GIVEN PROBLEM:
Pick out every line in the data below that contains the string "much", matching case exactly, and copy each such line.

══════════

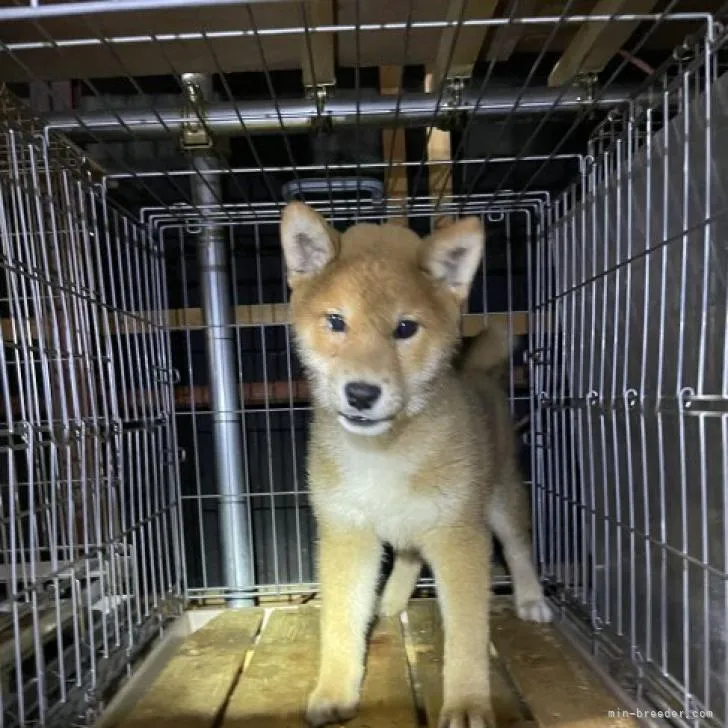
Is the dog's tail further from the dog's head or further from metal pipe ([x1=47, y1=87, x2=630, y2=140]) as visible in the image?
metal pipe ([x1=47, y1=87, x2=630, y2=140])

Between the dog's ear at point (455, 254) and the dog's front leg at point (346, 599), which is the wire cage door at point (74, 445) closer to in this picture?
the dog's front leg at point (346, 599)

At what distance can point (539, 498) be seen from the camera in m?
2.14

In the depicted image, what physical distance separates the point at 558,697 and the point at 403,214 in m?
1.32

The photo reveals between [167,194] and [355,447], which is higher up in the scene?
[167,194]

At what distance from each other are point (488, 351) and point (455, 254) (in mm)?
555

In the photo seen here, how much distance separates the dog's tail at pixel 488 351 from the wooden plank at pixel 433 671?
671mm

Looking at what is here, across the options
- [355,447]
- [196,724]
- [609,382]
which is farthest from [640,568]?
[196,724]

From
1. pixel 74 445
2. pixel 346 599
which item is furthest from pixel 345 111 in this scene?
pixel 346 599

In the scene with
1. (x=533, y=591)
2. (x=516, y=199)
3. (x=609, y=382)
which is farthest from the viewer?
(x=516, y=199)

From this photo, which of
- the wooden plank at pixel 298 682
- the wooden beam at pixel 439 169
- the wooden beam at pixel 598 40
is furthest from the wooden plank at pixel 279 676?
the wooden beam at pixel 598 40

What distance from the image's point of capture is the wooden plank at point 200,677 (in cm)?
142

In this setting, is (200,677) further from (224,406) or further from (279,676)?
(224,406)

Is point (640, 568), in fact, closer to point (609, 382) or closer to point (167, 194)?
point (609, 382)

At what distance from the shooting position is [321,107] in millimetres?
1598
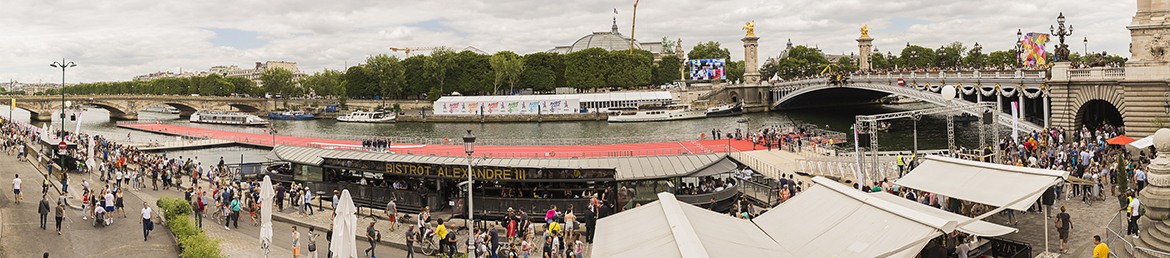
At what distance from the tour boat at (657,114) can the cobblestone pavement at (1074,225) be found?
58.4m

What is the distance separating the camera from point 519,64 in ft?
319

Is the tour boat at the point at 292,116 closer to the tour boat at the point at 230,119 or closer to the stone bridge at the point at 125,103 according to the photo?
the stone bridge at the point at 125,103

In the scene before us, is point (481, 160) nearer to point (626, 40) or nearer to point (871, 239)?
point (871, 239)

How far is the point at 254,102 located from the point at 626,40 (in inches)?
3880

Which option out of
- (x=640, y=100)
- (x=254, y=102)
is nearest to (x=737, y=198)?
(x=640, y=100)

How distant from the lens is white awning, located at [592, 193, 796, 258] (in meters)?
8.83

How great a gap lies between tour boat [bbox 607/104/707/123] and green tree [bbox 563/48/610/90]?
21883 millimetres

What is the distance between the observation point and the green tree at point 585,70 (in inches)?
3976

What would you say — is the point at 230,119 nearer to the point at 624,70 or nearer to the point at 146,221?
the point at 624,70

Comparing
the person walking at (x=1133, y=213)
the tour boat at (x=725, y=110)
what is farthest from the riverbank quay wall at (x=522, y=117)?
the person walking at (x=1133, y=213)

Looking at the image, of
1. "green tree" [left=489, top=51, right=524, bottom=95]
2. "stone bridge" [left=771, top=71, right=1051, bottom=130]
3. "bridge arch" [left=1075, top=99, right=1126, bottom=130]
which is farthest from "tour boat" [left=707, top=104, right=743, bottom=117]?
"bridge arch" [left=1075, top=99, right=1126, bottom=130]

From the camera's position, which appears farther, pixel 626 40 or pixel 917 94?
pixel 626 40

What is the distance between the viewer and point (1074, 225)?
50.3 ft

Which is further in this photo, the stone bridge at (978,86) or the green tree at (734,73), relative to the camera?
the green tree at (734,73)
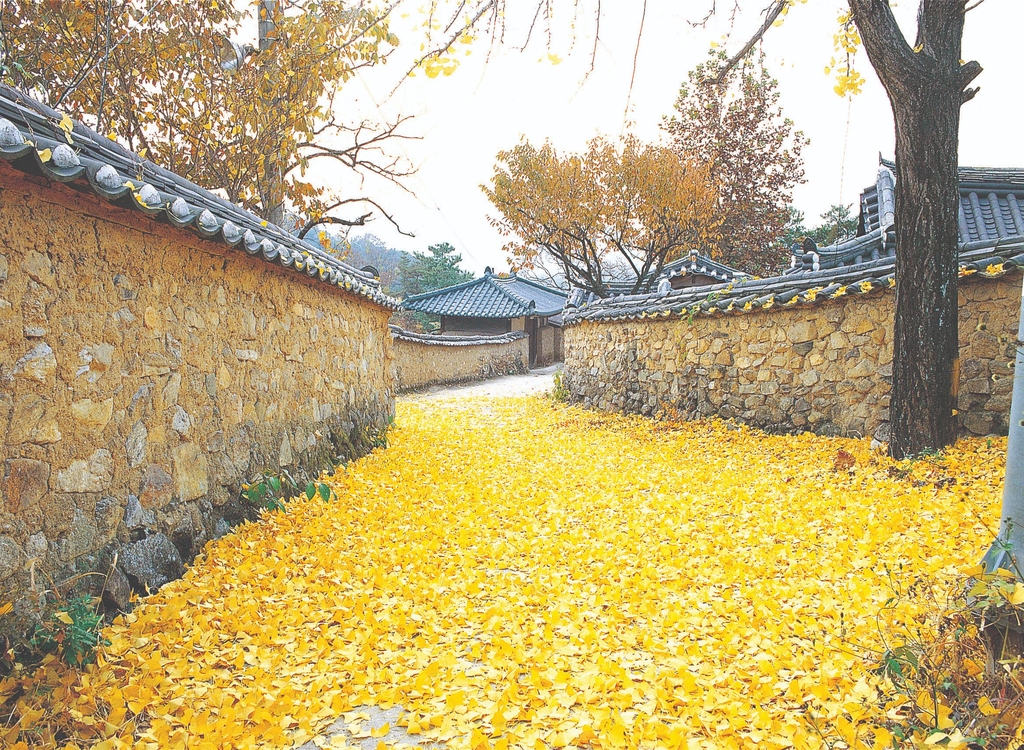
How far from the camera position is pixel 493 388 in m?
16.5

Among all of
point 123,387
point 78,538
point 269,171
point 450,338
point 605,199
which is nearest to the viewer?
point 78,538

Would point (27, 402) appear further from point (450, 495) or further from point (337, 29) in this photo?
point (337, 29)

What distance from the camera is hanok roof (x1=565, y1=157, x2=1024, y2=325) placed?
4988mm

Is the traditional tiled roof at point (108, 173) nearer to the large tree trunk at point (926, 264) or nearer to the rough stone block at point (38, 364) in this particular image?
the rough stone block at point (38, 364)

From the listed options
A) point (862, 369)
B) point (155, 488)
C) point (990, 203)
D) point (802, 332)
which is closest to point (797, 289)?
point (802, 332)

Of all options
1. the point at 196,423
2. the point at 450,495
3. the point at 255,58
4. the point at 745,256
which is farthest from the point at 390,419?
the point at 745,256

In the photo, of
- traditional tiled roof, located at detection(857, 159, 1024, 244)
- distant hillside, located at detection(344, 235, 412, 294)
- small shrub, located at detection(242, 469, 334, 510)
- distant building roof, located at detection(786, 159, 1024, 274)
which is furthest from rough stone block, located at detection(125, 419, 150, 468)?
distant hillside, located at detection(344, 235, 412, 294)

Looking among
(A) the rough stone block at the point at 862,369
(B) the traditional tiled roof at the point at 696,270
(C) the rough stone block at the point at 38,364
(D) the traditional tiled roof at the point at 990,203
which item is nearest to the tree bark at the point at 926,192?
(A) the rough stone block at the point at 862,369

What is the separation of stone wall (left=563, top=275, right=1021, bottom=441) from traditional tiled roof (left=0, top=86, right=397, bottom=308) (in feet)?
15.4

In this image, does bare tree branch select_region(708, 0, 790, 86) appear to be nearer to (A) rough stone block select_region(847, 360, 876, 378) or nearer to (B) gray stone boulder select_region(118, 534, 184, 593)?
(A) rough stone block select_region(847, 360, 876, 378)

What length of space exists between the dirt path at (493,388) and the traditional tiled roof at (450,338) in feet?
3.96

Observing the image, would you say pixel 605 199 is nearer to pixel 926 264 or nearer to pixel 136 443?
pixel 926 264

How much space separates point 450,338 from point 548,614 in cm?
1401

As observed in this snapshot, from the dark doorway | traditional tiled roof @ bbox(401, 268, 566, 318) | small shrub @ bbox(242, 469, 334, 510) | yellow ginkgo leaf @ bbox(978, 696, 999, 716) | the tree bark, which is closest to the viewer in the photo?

══════════

COMPLETE RESPONSE:
In the photo seen here, how much distance separates the dog's tail at pixel 488 351 from the wooden plank at pixel 433 671?
How much space separates point 450,338 from point 548,614 in cm?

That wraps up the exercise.